BEGIN Provided data

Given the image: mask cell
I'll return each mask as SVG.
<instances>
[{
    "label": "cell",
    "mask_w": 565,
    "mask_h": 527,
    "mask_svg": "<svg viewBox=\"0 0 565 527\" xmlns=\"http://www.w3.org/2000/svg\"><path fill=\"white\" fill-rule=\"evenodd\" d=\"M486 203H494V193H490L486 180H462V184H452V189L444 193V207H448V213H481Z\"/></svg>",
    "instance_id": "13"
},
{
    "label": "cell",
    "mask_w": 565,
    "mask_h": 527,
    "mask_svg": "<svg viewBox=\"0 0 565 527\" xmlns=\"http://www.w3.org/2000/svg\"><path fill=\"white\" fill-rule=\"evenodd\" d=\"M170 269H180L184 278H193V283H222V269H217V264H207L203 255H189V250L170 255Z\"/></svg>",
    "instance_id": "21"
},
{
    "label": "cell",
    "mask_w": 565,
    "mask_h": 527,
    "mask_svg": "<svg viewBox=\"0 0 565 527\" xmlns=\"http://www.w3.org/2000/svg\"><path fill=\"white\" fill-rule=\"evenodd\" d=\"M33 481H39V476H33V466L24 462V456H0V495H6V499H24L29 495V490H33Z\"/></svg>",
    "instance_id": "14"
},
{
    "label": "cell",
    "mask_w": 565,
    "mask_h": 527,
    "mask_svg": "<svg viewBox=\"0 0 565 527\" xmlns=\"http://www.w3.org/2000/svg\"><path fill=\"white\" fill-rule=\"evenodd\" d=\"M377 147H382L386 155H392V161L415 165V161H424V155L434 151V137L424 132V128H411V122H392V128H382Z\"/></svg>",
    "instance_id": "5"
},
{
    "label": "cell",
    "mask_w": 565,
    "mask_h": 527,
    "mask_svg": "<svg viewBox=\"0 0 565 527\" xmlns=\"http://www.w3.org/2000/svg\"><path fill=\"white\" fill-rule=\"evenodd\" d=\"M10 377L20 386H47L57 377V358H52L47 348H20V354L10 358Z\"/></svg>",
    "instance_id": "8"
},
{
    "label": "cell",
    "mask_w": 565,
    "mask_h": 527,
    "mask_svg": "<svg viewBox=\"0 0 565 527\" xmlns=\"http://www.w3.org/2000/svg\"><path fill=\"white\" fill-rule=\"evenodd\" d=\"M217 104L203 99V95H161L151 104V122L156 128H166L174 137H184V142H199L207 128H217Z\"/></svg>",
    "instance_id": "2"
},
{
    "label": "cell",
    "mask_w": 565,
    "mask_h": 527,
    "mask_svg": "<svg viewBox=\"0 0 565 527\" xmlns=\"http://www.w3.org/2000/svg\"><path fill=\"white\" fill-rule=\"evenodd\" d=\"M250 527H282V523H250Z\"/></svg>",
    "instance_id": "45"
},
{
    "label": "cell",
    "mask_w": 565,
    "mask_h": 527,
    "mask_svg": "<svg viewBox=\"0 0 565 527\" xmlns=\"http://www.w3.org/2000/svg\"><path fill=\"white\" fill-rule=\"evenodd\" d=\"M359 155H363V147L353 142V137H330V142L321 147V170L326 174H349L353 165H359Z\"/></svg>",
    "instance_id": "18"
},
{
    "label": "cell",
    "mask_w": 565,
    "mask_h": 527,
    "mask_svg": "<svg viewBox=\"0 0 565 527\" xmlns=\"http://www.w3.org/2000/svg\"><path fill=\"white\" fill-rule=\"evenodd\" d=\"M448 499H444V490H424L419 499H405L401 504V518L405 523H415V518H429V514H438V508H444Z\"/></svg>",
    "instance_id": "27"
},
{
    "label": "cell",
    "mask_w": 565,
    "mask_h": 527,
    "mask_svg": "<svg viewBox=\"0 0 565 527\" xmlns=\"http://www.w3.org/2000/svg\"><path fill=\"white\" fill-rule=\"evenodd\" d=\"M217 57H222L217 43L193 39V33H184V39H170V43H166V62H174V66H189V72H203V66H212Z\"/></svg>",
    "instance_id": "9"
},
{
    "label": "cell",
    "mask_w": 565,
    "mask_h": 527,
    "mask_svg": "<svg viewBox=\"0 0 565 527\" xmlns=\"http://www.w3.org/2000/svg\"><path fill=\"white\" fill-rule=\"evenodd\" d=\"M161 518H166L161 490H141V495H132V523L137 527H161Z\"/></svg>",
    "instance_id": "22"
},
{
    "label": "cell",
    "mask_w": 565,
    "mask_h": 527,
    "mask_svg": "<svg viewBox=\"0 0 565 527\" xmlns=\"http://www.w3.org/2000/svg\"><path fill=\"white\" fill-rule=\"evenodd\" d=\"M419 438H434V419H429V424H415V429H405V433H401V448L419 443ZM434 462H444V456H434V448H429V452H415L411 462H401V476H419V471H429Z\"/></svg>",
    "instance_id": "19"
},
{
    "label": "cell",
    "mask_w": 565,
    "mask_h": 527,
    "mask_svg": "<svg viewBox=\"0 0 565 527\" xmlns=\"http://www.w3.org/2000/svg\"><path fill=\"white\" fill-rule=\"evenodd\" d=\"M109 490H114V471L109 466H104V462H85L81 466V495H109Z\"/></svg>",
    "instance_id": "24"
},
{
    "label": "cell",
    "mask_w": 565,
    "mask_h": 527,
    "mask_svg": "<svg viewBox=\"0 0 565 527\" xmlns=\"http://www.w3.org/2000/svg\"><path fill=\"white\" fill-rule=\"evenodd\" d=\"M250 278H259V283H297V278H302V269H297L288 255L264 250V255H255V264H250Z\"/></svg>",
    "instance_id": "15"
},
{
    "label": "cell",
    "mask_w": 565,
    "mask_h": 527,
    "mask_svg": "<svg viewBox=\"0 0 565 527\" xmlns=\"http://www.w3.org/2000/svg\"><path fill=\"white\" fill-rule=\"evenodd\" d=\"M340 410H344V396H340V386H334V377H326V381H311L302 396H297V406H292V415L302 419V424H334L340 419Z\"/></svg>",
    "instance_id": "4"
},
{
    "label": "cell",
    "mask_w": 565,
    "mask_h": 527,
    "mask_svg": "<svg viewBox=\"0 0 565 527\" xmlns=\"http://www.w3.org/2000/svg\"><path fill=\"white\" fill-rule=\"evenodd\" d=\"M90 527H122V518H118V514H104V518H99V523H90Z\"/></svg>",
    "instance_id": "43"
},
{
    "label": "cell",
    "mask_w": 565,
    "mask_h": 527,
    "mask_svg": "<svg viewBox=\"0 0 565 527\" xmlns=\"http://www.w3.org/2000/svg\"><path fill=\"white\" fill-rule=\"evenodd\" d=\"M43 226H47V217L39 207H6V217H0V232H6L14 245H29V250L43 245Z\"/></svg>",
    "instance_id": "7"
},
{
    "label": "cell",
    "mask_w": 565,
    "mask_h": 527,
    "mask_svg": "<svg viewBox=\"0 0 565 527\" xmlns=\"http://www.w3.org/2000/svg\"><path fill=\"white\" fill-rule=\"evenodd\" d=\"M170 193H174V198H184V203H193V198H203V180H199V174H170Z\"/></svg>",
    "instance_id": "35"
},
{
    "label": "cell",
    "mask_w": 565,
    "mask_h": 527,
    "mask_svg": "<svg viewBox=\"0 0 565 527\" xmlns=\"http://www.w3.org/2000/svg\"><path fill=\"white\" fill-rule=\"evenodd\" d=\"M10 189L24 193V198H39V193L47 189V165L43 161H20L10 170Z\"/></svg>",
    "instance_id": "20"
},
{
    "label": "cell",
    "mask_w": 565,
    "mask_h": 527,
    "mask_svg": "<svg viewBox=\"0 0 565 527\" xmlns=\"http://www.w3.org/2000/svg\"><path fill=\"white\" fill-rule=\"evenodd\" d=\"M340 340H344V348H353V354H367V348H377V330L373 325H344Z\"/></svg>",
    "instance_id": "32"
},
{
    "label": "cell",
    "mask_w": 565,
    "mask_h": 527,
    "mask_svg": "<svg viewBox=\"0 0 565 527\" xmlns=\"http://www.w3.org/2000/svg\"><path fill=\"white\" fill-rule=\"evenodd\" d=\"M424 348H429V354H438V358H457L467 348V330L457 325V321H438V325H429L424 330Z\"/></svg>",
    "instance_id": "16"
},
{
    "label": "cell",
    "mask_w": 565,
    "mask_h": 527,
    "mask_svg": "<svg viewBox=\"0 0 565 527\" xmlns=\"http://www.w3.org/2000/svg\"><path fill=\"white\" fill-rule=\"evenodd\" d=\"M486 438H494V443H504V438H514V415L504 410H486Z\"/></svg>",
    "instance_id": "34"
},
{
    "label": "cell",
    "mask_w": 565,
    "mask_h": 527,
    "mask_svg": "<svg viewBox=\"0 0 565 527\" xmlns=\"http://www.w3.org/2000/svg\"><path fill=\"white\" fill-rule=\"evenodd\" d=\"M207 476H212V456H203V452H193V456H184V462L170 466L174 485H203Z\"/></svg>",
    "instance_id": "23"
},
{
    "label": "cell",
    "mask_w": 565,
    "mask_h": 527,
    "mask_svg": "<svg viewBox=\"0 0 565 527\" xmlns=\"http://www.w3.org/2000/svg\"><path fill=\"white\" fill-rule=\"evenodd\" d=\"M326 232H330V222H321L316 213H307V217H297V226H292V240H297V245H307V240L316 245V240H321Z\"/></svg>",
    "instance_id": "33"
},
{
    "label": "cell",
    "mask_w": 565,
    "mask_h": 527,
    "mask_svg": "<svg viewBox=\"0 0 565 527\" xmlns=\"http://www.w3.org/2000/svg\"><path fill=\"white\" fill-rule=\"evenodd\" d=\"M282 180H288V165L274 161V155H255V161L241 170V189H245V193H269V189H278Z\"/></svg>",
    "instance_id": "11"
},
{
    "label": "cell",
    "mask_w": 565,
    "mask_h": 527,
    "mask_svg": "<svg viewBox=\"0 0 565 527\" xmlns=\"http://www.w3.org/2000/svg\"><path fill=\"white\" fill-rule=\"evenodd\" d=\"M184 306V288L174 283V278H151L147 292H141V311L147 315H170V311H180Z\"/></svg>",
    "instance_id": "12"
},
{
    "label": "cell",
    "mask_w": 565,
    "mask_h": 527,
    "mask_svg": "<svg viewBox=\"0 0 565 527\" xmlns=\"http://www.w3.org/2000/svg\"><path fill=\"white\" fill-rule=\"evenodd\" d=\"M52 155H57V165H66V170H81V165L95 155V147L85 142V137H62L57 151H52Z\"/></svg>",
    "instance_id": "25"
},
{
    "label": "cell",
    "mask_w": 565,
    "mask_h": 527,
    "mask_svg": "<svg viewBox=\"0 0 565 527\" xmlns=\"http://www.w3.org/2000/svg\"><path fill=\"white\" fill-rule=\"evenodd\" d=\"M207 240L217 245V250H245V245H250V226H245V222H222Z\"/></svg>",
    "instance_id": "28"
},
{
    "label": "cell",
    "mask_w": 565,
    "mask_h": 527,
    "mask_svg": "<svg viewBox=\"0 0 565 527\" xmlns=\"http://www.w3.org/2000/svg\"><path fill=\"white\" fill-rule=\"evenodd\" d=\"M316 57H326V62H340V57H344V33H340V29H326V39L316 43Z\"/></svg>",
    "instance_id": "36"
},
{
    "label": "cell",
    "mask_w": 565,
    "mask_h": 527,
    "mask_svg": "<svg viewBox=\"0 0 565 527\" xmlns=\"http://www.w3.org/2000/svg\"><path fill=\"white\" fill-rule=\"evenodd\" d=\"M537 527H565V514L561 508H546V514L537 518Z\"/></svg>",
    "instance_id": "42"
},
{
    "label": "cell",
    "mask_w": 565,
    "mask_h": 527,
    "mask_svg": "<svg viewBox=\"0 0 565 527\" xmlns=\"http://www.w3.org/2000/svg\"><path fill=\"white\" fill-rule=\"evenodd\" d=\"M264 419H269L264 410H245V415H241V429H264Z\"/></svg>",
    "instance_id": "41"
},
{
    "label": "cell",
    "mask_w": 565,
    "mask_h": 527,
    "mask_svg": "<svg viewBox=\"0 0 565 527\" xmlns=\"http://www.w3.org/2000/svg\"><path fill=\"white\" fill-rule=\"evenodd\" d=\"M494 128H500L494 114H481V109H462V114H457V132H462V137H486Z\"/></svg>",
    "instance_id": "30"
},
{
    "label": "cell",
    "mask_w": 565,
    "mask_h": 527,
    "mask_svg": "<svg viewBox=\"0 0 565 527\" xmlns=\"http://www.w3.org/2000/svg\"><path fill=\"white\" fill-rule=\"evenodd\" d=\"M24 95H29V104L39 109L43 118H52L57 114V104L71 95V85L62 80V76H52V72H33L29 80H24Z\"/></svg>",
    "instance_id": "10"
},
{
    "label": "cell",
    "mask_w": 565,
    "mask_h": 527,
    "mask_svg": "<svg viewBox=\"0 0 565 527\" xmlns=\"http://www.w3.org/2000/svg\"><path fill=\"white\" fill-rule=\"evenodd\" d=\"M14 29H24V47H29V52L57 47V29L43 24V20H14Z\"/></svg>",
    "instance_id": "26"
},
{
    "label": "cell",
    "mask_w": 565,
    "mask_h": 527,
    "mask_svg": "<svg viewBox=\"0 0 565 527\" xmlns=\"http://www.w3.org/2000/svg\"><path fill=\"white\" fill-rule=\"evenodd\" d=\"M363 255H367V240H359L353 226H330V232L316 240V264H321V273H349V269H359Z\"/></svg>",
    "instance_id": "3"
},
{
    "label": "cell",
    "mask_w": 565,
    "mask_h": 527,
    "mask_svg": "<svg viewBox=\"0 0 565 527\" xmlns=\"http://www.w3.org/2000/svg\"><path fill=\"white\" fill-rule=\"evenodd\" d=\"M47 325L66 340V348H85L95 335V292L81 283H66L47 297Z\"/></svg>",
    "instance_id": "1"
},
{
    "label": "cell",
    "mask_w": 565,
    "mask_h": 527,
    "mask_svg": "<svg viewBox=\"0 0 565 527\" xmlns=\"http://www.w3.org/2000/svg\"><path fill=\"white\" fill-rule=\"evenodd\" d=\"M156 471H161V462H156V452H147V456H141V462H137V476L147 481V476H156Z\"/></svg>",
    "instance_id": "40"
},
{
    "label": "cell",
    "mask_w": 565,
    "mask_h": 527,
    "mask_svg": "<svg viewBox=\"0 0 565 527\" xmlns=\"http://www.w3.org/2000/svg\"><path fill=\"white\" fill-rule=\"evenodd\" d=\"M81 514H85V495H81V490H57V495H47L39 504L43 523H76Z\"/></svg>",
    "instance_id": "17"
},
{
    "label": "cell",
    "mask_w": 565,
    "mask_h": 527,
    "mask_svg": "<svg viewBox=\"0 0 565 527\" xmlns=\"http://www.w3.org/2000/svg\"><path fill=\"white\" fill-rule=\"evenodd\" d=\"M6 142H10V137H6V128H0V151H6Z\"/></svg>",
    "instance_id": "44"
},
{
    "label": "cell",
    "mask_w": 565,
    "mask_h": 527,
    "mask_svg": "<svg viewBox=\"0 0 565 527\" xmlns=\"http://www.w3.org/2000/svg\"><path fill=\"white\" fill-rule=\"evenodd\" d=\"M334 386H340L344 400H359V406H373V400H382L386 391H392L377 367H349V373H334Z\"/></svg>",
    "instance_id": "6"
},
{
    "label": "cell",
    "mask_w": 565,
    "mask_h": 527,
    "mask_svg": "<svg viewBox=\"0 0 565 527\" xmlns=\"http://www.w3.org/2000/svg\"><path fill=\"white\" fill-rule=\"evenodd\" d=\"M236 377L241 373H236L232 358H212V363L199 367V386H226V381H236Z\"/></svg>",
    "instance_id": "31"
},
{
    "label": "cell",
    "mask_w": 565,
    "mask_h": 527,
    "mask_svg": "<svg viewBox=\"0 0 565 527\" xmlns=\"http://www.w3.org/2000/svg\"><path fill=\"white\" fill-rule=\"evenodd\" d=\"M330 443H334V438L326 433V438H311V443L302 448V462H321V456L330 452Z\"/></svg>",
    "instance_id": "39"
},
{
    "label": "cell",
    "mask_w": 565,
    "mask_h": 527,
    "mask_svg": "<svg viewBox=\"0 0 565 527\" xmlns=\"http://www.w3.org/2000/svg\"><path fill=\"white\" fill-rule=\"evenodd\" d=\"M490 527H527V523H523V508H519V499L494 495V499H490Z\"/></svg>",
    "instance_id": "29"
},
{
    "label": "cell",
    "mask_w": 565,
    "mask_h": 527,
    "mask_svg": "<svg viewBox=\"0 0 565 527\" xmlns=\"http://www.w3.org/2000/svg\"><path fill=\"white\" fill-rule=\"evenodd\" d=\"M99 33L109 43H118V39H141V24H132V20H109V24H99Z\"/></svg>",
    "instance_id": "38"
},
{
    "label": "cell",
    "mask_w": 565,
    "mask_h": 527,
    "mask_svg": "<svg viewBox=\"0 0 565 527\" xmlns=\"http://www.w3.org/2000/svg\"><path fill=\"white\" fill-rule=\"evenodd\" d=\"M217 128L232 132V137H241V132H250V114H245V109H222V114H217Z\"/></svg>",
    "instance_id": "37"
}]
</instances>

END Provided data

Express the lines of the items above as a JSON list of strings, one string per line, leaving out blank lines. Start at the first line of the items and continue through the line that contains "269H180L184 278H193V283H222V269H217V264H207L203 255H189V250L170", including both.

[
  "Given the image: mask cell",
  "I'll return each mask as SVG.",
  "<instances>",
  "[{",
  "    \"label\": \"cell\",",
  "    \"mask_w\": 565,",
  "    \"mask_h\": 527,",
  "    \"mask_svg\": \"<svg viewBox=\\\"0 0 565 527\\\" xmlns=\\\"http://www.w3.org/2000/svg\\\"><path fill=\\\"white\\\" fill-rule=\\\"evenodd\\\" d=\\\"M486 203H494V193H490L486 180H462V184H452V189L444 193V207H448V213H481Z\\\"/></svg>\",",
  "    \"instance_id\": \"13\"",
  "},",
  "{",
  "    \"label\": \"cell\",",
  "    \"mask_w\": 565,",
  "    \"mask_h\": 527,",
  "    \"mask_svg\": \"<svg viewBox=\\\"0 0 565 527\\\" xmlns=\\\"http://www.w3.org/2000/svg\\\"><path fill=\\\"white\\\" fill-rule=\\\"evenodd\\\" d=\\\"M170 269H180L184 278H193V283H222V269H217V264H207L203 255H189V250L170 255Z\\\"/></svg>\","
]